Turn the records, from the line with "Which applies to" up to and including the final line of the records, into a numbered list that skips blank lines and leaves out the pictures.

(Provided data):
────────────────────────────────────────

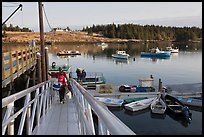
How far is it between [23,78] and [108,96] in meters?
8.28

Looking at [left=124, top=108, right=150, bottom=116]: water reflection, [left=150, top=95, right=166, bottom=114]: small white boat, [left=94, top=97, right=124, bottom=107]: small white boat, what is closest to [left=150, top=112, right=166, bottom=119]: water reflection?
[left=150, top=95, right=166, bottom=114]: small white boat

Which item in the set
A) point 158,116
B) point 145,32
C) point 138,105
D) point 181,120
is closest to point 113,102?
point 138,105

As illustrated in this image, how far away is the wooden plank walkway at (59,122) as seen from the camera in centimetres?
592

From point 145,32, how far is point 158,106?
16066 centimetres

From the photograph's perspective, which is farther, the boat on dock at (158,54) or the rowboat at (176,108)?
the boat on dock at (158,54)

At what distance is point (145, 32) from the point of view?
180375 mm

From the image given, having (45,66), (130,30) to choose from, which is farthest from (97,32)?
(45,66)

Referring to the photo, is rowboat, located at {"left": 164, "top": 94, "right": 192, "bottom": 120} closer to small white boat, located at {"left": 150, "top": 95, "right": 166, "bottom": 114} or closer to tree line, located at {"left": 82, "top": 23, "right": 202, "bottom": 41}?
small white boat, located at {"left": 150, "top": 95, "right": 166, "bottom": 114}

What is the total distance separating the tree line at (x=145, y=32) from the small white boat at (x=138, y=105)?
15233cm

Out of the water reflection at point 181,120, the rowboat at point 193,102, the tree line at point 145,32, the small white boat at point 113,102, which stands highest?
the tree line at point 145,32

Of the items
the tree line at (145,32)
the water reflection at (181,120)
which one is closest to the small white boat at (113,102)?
the water reflection at (181,120)

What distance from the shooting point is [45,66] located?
1546cm

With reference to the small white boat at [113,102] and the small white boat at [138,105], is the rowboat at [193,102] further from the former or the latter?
the small white boat at [113,102]

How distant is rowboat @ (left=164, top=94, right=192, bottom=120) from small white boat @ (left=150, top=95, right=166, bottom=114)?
419 millimetres
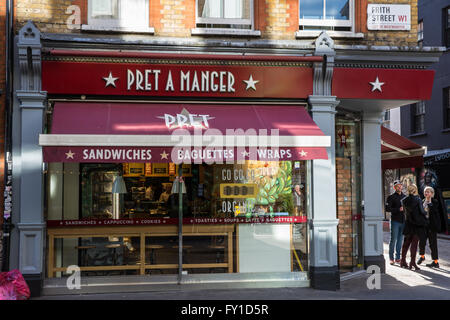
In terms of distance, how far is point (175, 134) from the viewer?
7.82 m

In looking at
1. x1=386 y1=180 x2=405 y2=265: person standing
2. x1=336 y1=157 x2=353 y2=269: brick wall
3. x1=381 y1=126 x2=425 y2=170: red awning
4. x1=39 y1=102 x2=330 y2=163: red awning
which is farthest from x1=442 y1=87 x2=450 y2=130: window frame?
x1=39 y1=102 x2=330 y2=163: red awning

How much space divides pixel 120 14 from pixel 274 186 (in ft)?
13.7

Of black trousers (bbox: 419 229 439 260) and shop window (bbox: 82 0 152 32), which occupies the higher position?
shop window (bbox: 82 0 152 32)

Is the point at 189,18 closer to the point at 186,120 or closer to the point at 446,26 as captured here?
the point at 186,120

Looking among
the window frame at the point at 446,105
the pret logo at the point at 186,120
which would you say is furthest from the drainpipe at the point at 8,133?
the window frame at the point at 446,105

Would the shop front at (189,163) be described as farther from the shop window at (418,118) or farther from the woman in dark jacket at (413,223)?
the shop window at (418,118)

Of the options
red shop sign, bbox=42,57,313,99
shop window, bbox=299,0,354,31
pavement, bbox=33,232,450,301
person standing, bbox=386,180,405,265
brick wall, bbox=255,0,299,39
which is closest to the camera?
pavement, bbox=33,232,450,301

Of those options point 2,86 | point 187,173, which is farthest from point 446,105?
point 2,86

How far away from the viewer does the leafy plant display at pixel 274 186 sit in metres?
8.91

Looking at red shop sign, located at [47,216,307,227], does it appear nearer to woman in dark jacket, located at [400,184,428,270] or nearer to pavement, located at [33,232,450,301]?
pavement, located at [33,232,450,301]

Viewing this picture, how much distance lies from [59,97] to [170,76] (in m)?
1.92

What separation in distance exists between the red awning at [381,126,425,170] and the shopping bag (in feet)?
26.7

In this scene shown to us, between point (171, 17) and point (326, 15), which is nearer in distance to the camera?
point (171, 17)

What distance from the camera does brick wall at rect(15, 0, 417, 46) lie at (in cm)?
830
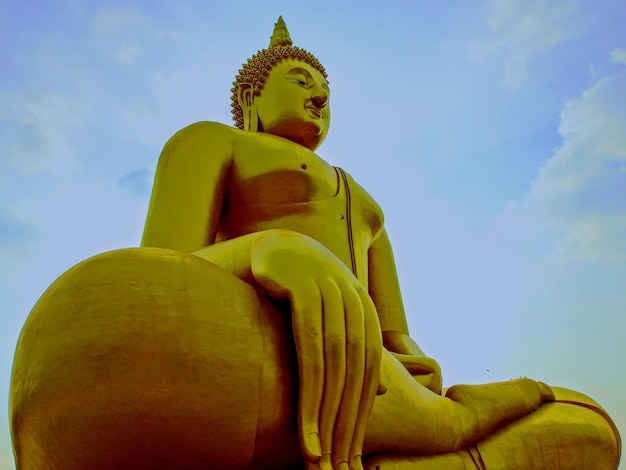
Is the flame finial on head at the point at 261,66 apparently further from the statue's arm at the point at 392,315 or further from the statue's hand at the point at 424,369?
the statue's hand at the point at 424,369

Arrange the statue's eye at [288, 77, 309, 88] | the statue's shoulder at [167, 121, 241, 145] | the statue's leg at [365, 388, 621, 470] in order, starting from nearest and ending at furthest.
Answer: the statue's leg at [365, 388, 621, 470]
the statue's shoulder at [167, 121, 241, 145]
the statue's eye at [288, 77, 309, 88]

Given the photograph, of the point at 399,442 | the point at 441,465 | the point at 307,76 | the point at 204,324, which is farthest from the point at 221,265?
the point at 307,76

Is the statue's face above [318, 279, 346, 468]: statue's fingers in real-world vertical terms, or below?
above

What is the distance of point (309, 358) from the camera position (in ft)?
7.79

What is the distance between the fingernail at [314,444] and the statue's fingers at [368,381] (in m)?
0.18

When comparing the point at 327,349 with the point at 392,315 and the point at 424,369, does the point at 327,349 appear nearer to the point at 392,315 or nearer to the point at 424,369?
the point at 424,369

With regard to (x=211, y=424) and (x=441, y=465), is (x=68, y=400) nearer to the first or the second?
(x=211, y=424)

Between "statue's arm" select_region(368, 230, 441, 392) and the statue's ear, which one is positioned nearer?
"statue's arm" select_region(368, 230, 441, 392)

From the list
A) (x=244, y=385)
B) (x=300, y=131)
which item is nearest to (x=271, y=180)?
(x=300, y=131)

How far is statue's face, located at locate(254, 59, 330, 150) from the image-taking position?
4402 millimetres

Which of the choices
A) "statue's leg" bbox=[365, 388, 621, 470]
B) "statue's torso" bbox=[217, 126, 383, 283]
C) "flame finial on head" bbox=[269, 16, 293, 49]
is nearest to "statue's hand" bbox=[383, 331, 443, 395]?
"statue's leg" bbox=[365, 388, 621, 470]

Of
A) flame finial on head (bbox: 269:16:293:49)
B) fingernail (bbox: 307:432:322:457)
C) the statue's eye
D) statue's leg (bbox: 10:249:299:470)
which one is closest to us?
statue's leg (bbox: 10:249:299:470)

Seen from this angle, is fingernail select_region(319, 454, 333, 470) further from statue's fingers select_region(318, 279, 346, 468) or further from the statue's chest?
the statue's chest

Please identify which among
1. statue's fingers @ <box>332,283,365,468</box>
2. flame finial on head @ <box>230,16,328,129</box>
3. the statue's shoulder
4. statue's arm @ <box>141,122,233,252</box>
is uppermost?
flame finial on head @ <box>230,16,328,129</box>
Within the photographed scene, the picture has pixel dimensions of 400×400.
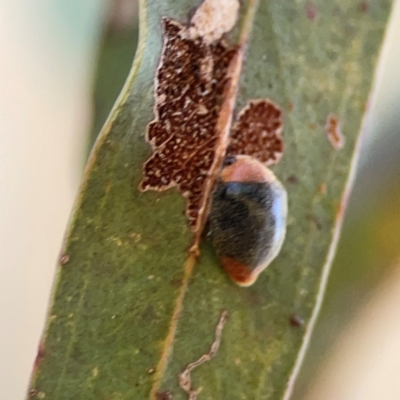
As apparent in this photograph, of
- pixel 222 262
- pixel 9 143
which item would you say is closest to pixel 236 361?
pixel 222 262

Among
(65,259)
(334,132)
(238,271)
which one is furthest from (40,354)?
(334,132)

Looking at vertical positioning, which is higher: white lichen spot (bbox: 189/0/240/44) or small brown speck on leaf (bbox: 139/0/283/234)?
white lichen spot (bbox: 189/0/240/44)

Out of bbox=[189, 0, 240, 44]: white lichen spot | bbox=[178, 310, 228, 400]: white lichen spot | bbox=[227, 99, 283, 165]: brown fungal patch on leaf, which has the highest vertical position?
bbox=[189, 0, 240, 44]: white lichen spot

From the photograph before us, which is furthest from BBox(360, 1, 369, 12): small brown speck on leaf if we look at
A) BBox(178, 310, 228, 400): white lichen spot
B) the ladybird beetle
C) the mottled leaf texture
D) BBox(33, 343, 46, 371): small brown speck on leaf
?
BBox(33, 343, 46, 371): small brown speck on leaf

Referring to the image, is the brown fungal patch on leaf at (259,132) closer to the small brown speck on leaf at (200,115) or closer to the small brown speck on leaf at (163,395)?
the small brown speck on leaf at (200,115)

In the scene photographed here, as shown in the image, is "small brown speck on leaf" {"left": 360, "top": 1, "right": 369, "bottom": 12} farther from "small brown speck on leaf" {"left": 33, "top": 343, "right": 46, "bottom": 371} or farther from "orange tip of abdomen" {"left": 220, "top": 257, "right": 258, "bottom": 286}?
"small brown speck on leaf" {"left": 33, "top": 343, "right": 46, "bottom": 371}

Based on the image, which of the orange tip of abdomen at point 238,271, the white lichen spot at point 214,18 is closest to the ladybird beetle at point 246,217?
the orange tip of abdomen at point 238,271

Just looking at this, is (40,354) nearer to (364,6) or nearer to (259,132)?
(259,132)
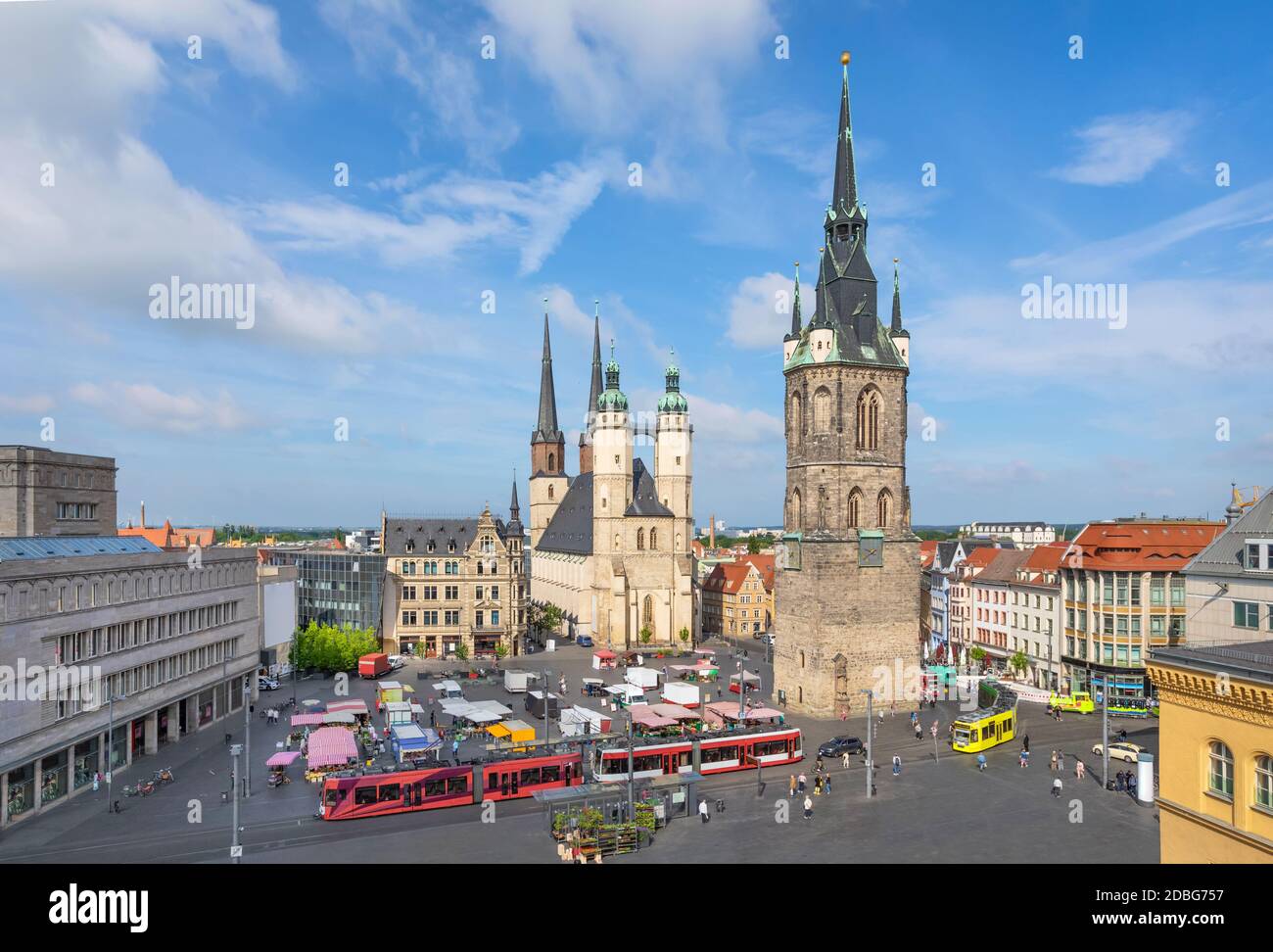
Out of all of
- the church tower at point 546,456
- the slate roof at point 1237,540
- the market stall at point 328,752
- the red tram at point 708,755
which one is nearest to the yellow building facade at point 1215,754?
the slate roof at point 1237,540

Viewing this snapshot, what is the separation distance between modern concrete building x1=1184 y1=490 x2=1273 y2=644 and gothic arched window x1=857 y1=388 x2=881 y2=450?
1896cm

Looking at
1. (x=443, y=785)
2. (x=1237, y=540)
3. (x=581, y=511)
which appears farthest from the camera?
(x=581, y=511)

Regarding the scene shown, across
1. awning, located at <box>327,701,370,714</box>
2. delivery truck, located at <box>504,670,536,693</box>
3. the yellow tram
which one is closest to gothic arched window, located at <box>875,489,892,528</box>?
the yellow tram

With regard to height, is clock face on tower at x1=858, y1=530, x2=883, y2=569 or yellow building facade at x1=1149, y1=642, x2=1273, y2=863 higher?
clock face on tower at x1=858, y1=530, x2=883, y2=569

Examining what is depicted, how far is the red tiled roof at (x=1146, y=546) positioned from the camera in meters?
55.2

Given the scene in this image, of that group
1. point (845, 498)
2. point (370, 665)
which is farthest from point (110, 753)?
point (845, 498)

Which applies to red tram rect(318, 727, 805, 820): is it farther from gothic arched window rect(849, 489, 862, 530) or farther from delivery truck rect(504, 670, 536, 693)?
delivery truck rect(504, 670, 536, 693)

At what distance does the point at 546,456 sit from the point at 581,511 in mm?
16725

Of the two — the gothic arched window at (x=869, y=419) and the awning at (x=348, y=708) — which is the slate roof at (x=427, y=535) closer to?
the awning at (x=348, y=708)

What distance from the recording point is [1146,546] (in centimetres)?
5588

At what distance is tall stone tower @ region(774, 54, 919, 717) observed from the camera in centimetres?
5253

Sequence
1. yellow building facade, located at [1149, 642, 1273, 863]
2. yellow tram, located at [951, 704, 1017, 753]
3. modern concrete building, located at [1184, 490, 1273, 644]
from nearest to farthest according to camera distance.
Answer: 1. yellow building facade, located at [1149, 642, 1273, 863]
2. modern concrete building, located at [1184, 490, 1273, 644]
3. yellow tram, located at [951, 704, 1017, 753]

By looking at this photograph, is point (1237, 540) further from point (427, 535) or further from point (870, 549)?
point (427, 535)
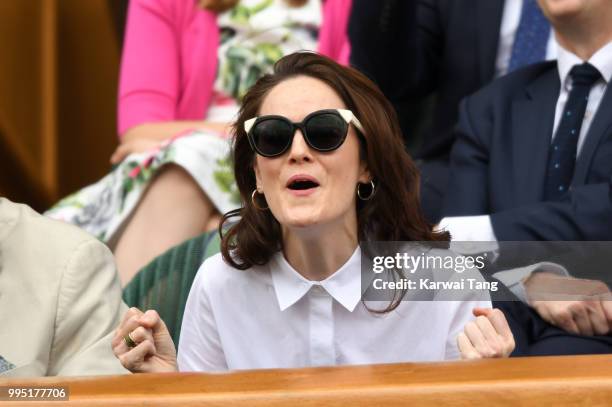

────────────────────────────────────────

(The output):
1. Which applies to red tram rect(318, 727, 805, 820): is it farther from gothic arched window rect(849, 489, 862, 530) or farther from delivery truck rect(504, 670, 536, 693)?
2. delivery truck rect(504, 670, 536, 693)
3. At what distance does the point at 546,456 sit from the point at 581,511 in mm?
4. 16725
5. Of the two — the gothic arched window at (x=869, y=419) and the awning at (x=348, y=708) — which is the slate roof at (x=427, y=535) closer to?
6. the awning at (x=348, y=708)
7. What distance from the recording point is [1146,546] (in centimetres)?
8. 5588
9. At what distance is tall stone tower @ region(774, 54, 919, 717) observed from the camera in centimetres?
10. 5253
11. Sequence
12. 1. yellow building facade, located at [1149, 642, 1273, 863]
13. 2. yellow tram, located at [951, 704, 1017, 753]
14. 3. modern concrete building, located at [1184, 490, 1273, 644]
15. from nearest to farthest according to camera distance.
16. Answer: 1. yellow building facade, located at [1149, 642, 1273, 863]
17. 2. modern concrete building, located at [1184, 490, 1273, 644]
18. 3. yellow tram, located at [951, 704, 1017, 753]
19. By looking at this photograph, is point (1237, 540) further from point (427, 535) or further from point (870, 549)?
20. point (427, 535)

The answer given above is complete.